## Text excerpt
┄┄┄┄┄┄

2. The package as recited in claim 1, further comprising:
an adhesive for holding the pair of CD support flaps against the one of the set of four sections of the unitary package piece.
3. The package as recited in claim 2, further comprising:
an insert cut defined into one of the set of four sections, the insert cut being configured to receive the locking flap to hold the package together in a closed state.
4. The package as recited in claim 2, further comprising:
a shrink-wrap cover, the shrink-wrap cover being configured to contain the package and prevent access to the locking flap without cutting the shrink-wrap cover.
5. The package as recited in claim 4, further comprising:
a label being attached to the shrink-wrap.
6. The package as recited in claim 1, further comprising:
a compact disc configured to be held within the package.
7. The package as recited in claim 1, wherein the printed data is configured to replace package inserts, such that no literature insert is contained in the package.
8. The package as recited in claim 1, wherein the unitary package piece, when folded along the first fold line and the second fold line, is about the size of a compact disc.

┄┄┄┄┄┄

## Excerpted records
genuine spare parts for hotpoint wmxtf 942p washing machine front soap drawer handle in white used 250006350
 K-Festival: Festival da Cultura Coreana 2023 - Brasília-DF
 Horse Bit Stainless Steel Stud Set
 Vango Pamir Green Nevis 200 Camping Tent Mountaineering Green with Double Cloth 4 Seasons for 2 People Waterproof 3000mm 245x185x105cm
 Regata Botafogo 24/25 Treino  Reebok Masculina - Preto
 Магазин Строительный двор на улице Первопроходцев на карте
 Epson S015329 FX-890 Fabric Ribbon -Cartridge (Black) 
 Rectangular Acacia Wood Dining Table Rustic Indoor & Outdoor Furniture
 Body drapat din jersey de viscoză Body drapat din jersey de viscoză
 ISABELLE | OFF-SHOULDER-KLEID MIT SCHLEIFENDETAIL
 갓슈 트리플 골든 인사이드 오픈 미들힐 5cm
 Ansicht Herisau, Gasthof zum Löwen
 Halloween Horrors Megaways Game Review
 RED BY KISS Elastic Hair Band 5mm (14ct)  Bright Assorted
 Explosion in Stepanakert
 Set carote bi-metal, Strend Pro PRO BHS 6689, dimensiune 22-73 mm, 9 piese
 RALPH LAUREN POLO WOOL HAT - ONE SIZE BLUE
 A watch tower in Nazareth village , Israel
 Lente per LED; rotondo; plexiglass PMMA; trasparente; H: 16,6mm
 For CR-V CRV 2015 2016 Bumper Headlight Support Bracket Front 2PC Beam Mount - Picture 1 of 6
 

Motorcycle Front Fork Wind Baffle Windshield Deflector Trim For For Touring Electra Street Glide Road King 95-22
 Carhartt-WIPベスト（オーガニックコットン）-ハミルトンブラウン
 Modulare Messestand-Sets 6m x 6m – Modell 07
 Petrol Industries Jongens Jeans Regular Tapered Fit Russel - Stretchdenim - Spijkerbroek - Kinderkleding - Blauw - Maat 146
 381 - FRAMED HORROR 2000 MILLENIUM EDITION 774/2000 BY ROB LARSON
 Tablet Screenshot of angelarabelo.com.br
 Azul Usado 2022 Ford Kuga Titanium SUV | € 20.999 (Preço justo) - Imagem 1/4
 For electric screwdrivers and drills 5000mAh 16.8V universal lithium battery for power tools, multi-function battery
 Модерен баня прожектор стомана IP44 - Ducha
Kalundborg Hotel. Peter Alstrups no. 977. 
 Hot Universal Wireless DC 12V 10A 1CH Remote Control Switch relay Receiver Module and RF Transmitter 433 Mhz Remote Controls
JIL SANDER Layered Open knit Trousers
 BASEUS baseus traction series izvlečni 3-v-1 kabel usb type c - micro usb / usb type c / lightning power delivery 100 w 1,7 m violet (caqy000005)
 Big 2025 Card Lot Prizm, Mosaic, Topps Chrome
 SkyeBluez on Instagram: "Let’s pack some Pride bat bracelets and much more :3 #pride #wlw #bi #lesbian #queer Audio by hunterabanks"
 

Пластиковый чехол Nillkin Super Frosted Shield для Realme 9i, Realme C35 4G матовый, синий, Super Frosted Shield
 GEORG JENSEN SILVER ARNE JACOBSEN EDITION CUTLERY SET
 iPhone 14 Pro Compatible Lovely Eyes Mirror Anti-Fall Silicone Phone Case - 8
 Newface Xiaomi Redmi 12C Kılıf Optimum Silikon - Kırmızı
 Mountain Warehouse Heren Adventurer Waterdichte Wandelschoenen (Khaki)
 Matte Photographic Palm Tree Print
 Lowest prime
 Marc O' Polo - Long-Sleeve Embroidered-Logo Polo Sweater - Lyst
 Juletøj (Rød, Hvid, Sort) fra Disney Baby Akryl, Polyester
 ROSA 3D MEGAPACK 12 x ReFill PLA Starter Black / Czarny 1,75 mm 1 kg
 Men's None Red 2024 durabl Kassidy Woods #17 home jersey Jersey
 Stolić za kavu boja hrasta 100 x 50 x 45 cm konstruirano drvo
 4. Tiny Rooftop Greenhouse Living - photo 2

┄┄┄┄┄┄

## Work to complete
Copy the patent claims word for word from "2. The package" to "within the package.". The rows come from a source separate from the patent claims.

## Task output
2. The package as recited in claim 1, further comprising:
an adhesive for holding the pair of CD support flaps against the one of the set of four sections of the unitary package piece.
3. The package as recited in claim 2, further comprising:
an insert cut defined into one of the set of four sections, the insert cut being configured to receive the locking flap to hold the package together in a closed state.
4. The package as recited in claim 2, further comprising:
a shrink-wrap cover, the shrink-wrap cover being configured to contain the package and prevent access to the locking flap without cutting the shrink-wrap cover.
5. The package as recited in claim 4, further comprising:
a label being attached to the shrink-wrap.
6. The package as recited in claim 1, further comprising:
a compact disc configured to be held within the package.